» YOUR OBJECTIVE:
Rescale the part of the records that opens with the line containing "From how far" and closes with the line containing "what item is", both included. Reproduce every line of it in full, but multiply each number in the answers (distances and pixel coordinates) by 0.35 and round to whole numbers with halves up, leaving out the pictures.

» SUPPLIED DATA:
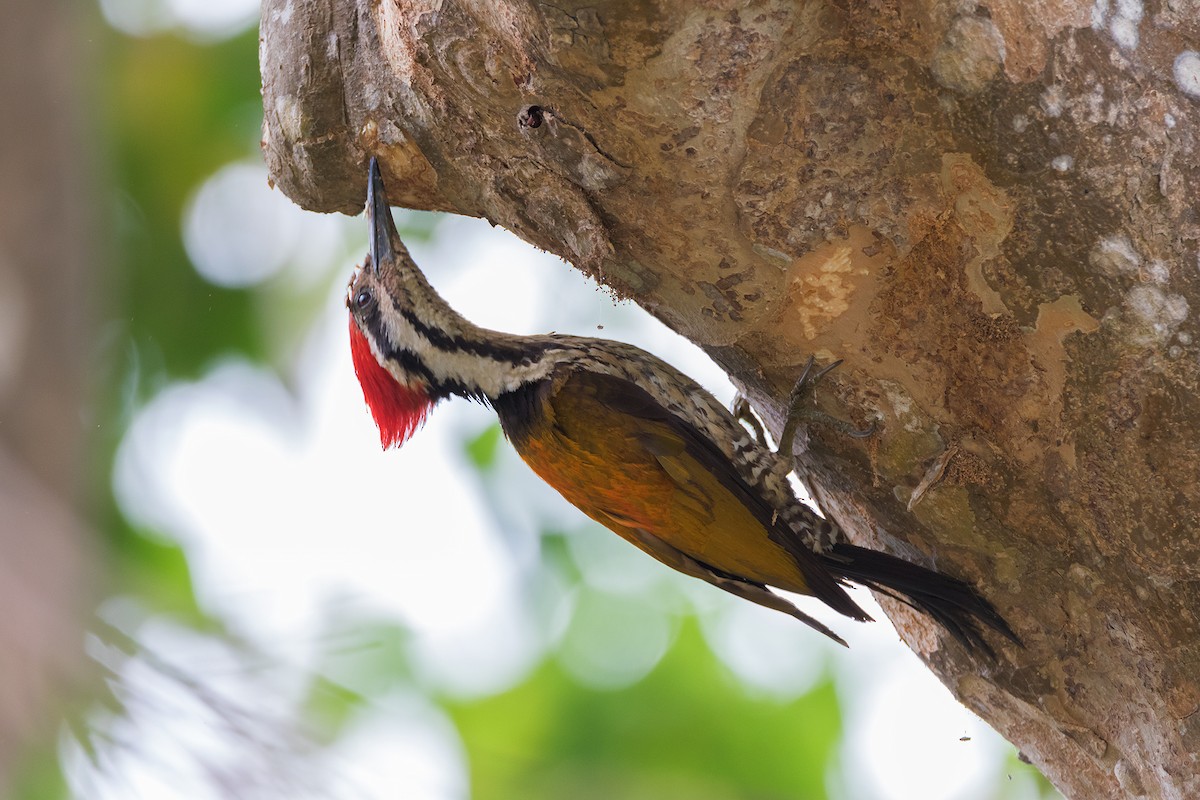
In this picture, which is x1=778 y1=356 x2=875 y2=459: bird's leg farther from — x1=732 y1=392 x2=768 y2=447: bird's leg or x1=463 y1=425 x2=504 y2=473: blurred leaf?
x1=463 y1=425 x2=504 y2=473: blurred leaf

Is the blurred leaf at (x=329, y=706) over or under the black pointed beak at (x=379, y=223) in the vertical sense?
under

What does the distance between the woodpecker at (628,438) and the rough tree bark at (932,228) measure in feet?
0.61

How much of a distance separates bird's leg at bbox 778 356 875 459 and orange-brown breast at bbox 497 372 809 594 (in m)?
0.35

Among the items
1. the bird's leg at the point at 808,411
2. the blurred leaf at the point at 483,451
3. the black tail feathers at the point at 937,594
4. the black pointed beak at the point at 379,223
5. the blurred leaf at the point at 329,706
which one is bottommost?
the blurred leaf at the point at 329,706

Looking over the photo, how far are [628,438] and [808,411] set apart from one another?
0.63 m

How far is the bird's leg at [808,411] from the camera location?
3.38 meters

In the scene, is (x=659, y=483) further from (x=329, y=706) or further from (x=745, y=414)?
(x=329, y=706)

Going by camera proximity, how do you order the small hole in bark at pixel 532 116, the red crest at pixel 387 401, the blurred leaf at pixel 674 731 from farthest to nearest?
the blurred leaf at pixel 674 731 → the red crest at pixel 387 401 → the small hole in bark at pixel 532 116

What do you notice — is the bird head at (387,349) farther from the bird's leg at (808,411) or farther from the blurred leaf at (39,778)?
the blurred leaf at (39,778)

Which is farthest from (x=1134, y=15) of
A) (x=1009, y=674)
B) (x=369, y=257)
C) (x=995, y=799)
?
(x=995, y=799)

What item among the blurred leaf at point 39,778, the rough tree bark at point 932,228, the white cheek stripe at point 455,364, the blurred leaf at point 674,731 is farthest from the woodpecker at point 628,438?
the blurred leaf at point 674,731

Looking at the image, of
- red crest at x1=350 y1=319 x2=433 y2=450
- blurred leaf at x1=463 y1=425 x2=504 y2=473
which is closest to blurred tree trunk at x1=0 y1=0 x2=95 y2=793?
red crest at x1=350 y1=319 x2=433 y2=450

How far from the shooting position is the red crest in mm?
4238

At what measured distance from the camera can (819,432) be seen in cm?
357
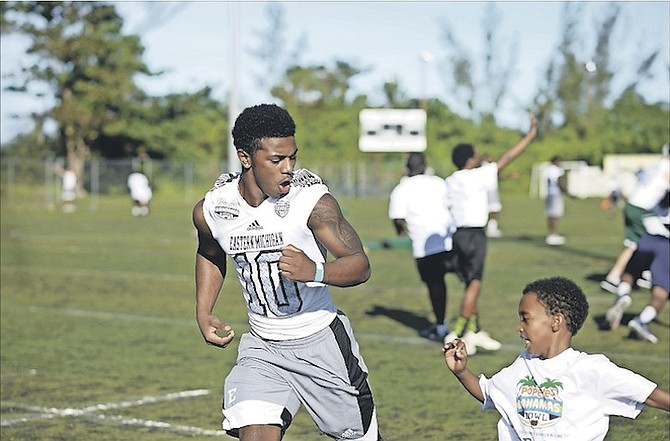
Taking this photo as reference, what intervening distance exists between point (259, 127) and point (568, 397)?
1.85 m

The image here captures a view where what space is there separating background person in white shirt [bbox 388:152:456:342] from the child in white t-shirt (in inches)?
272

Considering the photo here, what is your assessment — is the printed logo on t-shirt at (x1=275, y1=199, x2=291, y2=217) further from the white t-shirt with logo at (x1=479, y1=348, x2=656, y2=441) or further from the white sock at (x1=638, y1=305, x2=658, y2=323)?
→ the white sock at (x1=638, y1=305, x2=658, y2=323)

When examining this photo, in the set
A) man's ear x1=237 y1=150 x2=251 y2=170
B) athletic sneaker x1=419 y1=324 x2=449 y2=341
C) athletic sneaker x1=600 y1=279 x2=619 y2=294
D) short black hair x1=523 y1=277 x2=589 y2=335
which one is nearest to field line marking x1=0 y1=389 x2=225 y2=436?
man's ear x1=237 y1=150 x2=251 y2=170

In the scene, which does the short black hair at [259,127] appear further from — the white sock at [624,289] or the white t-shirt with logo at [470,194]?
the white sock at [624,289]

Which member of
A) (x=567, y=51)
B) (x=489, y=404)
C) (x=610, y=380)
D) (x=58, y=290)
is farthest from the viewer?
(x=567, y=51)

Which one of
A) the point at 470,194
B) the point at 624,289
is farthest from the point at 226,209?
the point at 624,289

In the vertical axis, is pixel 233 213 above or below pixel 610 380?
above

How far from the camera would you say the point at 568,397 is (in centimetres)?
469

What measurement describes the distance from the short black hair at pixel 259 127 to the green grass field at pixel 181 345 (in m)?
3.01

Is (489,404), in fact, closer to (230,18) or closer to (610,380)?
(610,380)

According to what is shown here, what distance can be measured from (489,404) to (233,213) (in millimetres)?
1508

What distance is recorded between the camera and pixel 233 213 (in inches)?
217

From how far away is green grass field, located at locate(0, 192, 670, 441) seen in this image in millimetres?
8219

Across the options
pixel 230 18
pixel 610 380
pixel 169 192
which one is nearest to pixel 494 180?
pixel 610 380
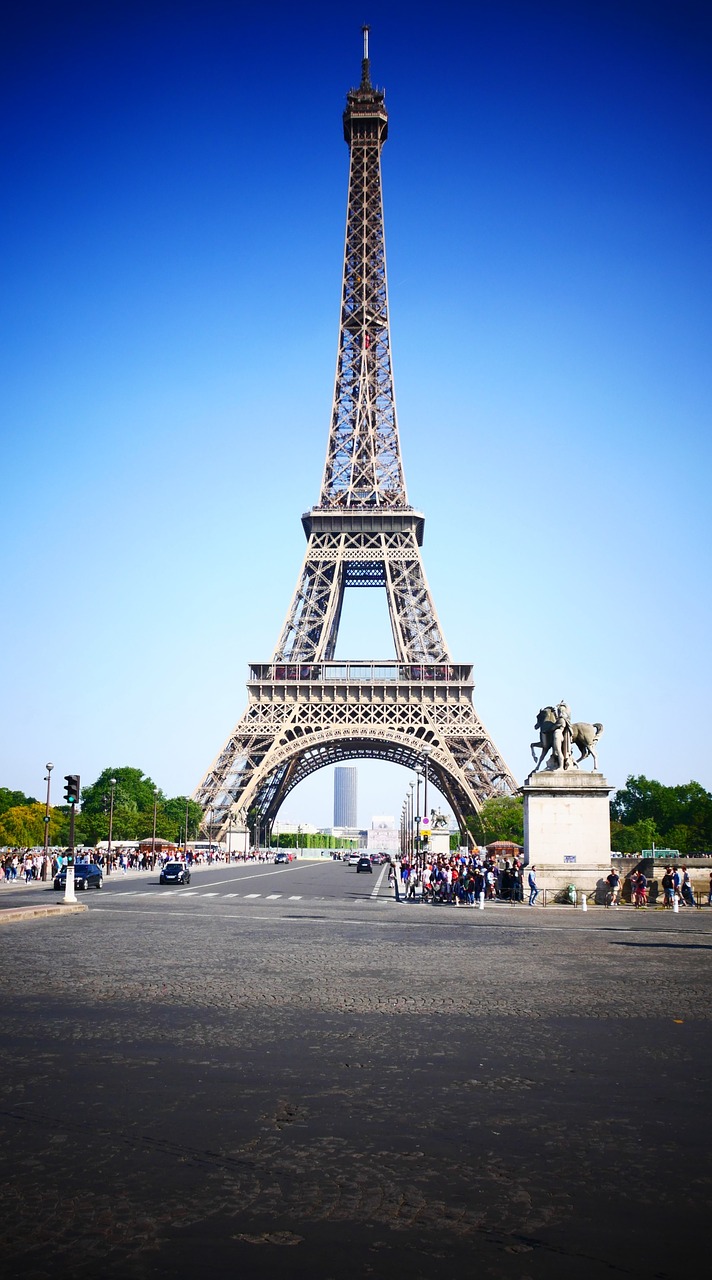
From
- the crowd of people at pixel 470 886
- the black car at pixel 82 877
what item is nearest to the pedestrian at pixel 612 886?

--

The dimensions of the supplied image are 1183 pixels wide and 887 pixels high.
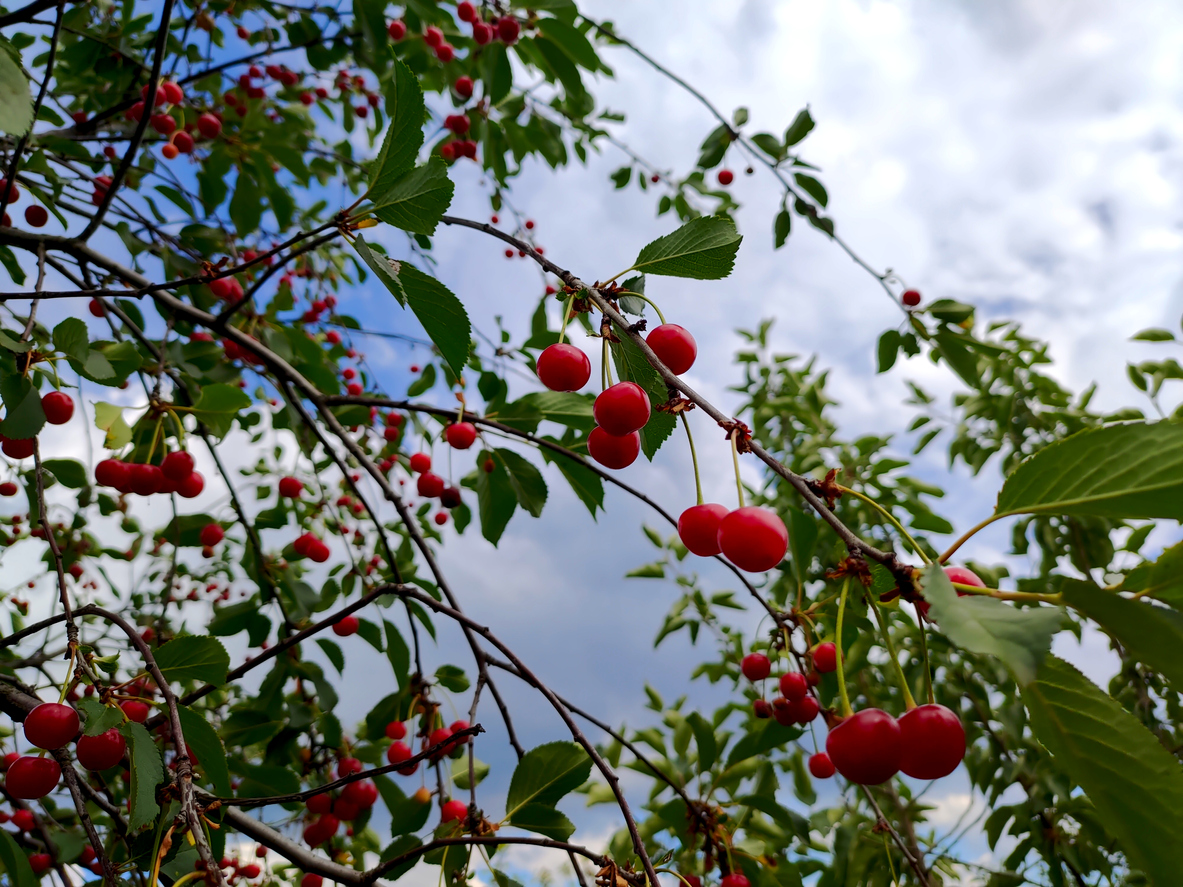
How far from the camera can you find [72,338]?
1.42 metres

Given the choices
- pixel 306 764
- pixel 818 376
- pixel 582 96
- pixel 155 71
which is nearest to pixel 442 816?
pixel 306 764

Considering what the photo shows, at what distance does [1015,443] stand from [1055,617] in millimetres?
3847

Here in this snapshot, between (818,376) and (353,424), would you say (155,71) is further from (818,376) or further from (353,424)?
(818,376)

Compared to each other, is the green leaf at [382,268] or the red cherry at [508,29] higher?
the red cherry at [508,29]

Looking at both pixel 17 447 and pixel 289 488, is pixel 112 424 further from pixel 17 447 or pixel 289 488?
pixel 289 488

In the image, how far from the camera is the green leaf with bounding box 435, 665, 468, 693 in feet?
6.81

» EXERCISE RESULT:
From how far away is green grass field, located at locate(0, 192, 670, 441) seen in this image in millimetres?
2877

Across the options
pixel 230 18
pixel 610 380
pixel 169 192
which one is nearest to pixel 494 180?
pixel 214 133
From
- the crowd of people at pixel 470 886
- the black car at pixel 82 877
what item is nearest to the pedestrian at pixel 612 886?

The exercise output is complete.